Page extract:
+-------+
In this area, mosquitoes are most
prevalent from May to August, but remain active until the first time
temperatures fall below freezing. In Massachusetts, mosquitoes can spread West
Nile Virus and eastern equine encephalitis (EEE).
West Nile Virus infections can
cause fever, headache and body aches, with a skin rash and swollen lymph
glands. A small number of people who are infected can develop a more serious
illness, which can cause headaches, high fever, stiff neck, confusion, muscle
weakness, tremors, convulsions, coma, paralysis, swelling of the brain and even
Symptoms of EEE include high fever,
stiff neck, headache, and lack of energy. Encephalitis, the swelling of the
brain, is the most dangerous complication of EEE and can cause coma and death.
Residents should see their doctor if they develop any symptoms of West Nile
Virus or EEE.
The Ipswich Public Health Department encourages residents to follow these tips provided by Massachusetts Department of Public Health:
· Use insect repellent with DEET any time you are outdoors. Be sure to follow the application directions on the label.
+-------+
Dataset entries:
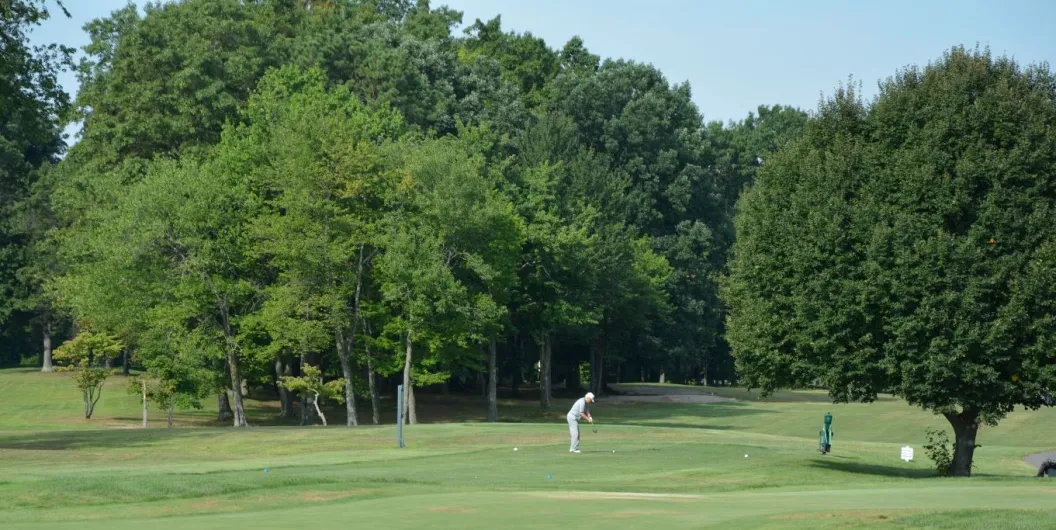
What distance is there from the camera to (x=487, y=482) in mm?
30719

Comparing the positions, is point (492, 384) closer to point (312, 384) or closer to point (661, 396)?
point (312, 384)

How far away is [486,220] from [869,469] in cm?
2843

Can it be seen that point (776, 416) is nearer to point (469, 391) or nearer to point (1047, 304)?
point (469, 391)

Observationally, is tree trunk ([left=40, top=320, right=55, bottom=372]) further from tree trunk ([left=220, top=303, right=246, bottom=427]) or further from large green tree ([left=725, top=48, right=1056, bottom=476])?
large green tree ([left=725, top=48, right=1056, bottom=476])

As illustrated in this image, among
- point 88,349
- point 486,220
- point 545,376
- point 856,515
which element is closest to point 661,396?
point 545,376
+-------+
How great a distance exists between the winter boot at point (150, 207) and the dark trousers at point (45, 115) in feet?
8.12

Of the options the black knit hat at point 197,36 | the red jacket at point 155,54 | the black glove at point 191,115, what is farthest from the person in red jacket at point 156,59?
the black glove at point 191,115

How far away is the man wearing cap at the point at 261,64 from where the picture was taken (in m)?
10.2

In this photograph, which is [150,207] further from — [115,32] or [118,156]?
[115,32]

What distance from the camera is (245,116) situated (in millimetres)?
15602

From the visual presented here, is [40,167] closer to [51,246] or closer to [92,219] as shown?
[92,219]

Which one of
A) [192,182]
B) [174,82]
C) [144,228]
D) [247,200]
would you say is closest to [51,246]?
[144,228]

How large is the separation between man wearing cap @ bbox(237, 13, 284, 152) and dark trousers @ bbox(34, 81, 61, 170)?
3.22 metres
+-------+
According to the text on mosquitoes, which two diseases can mosquitoes spread in Massachusetts? Please answer in one sentence. The material comes from a separate source, unrelated to the text on mosquitoes.

In Massachusetts, mosquitoes can spread West Nile Virus and eastern equine encephalitis (EEE).